* **STATED TASK A**
Which lines in the listing below contain the string "shoes"? Copy each of them.

* **EXCERPT PROVIDED**
>> Start
Getting started with FPGA design using Altera Quartus Prime 16.1

A (relatively) short introduction to compiling, simulating and uploading using the Altera Quartus development environment for the Terasic Altera Cyclone IV DE0-Nano under Windows 10. An equivalent tutorial is available for the reader who prefers Xilinx based boards.

Install the FPGA Design Suite

Start by installing the free Quartus Prime Lite, this includes the IDE and required tool chain to create configuration files for the Altera FPGA.

  1. Install Quartus Prime Lite 16.1
    • download the Quartus Prime Lite Edition from
    • include device support for Cyclone IV and ModelSim-Altera Starter Edition.
    • run QuartusLiteSetup-, install to a path without spaces in the name (e.g. C:\intelFPGA_lite\16.1)
>> End
* **STATED TASK B**
Extend the Quartus Prime FPGA tutorial above, continuing from its final line.

Source data:
>> Start
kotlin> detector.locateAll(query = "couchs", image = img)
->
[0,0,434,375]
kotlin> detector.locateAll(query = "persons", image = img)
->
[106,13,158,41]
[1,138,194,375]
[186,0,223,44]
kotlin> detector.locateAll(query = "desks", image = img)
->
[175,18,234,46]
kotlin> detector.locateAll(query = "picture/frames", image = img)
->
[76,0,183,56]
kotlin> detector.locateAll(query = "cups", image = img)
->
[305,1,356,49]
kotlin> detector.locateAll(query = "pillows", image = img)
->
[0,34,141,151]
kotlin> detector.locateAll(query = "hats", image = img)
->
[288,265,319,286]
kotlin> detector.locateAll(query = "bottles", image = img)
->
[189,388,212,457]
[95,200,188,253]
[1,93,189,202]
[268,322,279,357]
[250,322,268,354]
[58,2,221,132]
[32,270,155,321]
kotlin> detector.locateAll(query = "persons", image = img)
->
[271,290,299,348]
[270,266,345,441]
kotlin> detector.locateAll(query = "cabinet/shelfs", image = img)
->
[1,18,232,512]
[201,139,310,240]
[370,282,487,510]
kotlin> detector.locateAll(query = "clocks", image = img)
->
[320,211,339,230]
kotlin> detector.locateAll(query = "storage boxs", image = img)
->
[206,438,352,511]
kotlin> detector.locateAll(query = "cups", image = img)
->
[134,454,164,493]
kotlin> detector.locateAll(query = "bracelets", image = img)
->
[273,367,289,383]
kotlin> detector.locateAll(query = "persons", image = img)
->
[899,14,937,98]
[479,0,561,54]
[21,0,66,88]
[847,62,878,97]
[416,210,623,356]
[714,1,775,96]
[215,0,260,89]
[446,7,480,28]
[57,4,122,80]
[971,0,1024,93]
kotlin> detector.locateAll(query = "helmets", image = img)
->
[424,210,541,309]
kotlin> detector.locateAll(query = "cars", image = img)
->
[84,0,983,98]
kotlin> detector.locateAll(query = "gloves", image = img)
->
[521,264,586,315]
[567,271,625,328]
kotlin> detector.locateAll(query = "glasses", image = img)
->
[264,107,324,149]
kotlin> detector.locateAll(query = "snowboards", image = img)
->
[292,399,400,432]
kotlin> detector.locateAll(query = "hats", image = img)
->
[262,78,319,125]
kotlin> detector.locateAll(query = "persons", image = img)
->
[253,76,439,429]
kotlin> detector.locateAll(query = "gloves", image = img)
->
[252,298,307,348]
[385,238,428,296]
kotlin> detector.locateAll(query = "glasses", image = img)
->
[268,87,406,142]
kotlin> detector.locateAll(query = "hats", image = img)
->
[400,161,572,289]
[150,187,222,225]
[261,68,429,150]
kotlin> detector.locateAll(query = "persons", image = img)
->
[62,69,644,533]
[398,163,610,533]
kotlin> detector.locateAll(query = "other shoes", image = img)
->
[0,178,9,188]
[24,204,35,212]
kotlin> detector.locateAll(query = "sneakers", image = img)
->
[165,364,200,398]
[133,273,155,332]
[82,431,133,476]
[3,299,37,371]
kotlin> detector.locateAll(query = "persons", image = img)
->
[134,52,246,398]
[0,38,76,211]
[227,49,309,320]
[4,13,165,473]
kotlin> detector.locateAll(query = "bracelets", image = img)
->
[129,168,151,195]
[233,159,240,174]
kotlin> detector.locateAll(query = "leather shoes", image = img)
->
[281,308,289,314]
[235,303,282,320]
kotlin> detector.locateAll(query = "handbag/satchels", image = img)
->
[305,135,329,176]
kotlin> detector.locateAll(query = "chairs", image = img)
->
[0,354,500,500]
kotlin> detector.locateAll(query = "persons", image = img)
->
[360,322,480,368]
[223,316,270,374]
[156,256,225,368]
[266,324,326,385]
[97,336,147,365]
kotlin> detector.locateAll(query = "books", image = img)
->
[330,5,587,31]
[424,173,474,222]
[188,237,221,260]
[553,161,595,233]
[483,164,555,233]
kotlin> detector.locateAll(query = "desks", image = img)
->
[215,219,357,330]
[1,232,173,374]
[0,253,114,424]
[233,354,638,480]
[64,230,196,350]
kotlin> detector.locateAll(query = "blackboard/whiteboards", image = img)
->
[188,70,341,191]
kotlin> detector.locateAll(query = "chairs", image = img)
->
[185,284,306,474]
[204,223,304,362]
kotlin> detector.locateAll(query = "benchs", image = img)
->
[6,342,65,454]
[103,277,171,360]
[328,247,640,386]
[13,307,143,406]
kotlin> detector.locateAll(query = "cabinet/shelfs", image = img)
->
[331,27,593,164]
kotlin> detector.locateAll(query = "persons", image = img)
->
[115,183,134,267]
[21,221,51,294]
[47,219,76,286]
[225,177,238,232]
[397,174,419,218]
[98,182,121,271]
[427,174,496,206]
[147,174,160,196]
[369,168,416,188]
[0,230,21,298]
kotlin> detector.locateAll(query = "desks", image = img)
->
>> End
* **OUTPUT A**
kotlin> detector.locateAll(query = "other shoes", image = img)
kotlin> detector.locateAll(query = "leather shoes", image = img)

* **OUTPUT B**
    • authorize USB JTAG Blaster II driver installation
  2. Run the Quartus Prime 16.1 Device Installer
    • install Cyclone IV and ModelSim-Altera Starter support

The USB JTAG driver needs some finishing up

  1. Use a USB cable to connect your computer to the NE0-Nano board
  2. Go in Window’s Device Manager
    • Right-click Other devices » USB-Blaster » Update Driver Software
    • Browse my computer for driver software at C:\intelFPGA_lite\16.1

Install Board Support for DE0-Nano

The Teraasic board support for DE0-Nano includes examples, user manual and the Terasic System Builder tool.

Download DE0-Nano CD-ROM from

  • unzip to a directory of your liking (e.g. C:\altera_lite\DE0-Nano)

Note that its Control Panel fails with Load DLL (TERASIC_JTAG_DRIVE.dll) under 64-bit Windows. No biggie, we do not need it.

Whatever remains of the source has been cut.